Deze classificatie wordt van rechtswege opgeheven wanneer de betrokken gewone of bijzondere beschermingsmaatregelen door de in het vorige lid bedoelde Getuigenbeschermingscommissie worden ingetrokken. »
Verantwoording
Technische aanpassing.
Clotilde NYSSENS. |
Art. 5
In het voorgestelde artikel 105, § 1, vijfde lid, de laatste zin vervangen als volgt :
« Deze beschermingsmaatregelen kunnen door de Commissie slechts met inachtneming van de beginselen van subsidiariteit en proportionaliteit worden toegekend voor zover deze personen effectief gevaar lopen als gevolg van door de bedreigde getuige afgelegde of af te leggen verklaringen. »
Verantwoording
Luidens dit artikel kunnen beschermingsmaatregelen ook aan andere personen worden toegekend.
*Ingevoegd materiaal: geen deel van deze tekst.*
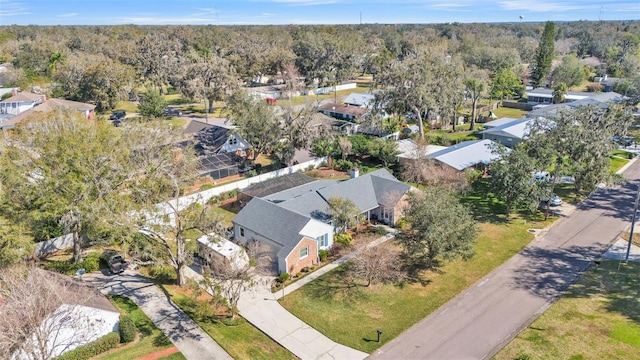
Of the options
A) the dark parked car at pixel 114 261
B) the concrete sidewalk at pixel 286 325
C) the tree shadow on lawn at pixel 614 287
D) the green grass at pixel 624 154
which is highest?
the green grass at pixel 624 154

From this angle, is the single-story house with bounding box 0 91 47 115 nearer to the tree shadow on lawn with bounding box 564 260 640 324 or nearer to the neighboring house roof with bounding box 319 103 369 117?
the neighboring house roof with bounding box 319 103 369 117

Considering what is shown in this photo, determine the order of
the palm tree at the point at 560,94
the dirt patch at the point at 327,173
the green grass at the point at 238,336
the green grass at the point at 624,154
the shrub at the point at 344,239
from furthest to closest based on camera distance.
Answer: the palm tree at the point at 560,94, the green grass at the point at 624,154, the dirt patch at the point at 327,173, the shrub at the point at 344,239, the green grass at the point at 238,336

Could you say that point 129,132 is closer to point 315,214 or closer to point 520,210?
point 315,214

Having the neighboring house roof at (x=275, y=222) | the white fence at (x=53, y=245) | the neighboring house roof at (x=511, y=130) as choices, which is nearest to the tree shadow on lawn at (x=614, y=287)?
the neighboring house roof at (x=275, y=222)

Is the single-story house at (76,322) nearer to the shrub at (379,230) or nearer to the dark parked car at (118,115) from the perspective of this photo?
the shrub at (379,230)

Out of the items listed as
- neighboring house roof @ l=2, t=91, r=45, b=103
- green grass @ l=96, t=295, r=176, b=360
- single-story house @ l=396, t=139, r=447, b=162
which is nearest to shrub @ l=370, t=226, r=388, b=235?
single-story house @ l=396, t=139, r=447, b=162

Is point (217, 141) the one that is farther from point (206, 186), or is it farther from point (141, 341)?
point (141, 341)
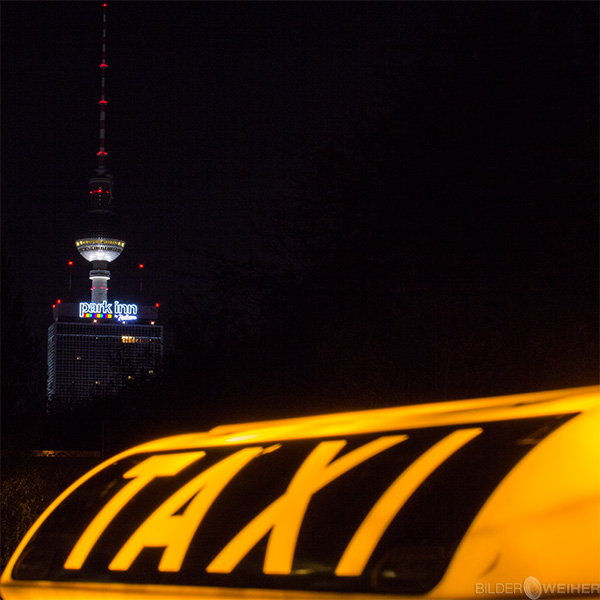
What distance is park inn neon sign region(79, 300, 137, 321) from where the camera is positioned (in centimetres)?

De voorwaarden waaronder dit kan, zijn minder streng geformuleerd dan de voorwaarden voor de gezinsleden, de bedreigde getuige zelf. Het artikel vermeldt immers niet dat de beschermingsmaatregelen slechts kunnen worden toegekend met inachtneming van de beginselen van subsidiariteit en proportionaliteit. Het artikel vermeldt evenmin dat de maatregelen slechts kunnen worden toegekend voor zover de personen effectief gevaar lopen als gevolg van de door de bedreigde getuige afgelegde of af te leggen verklaring.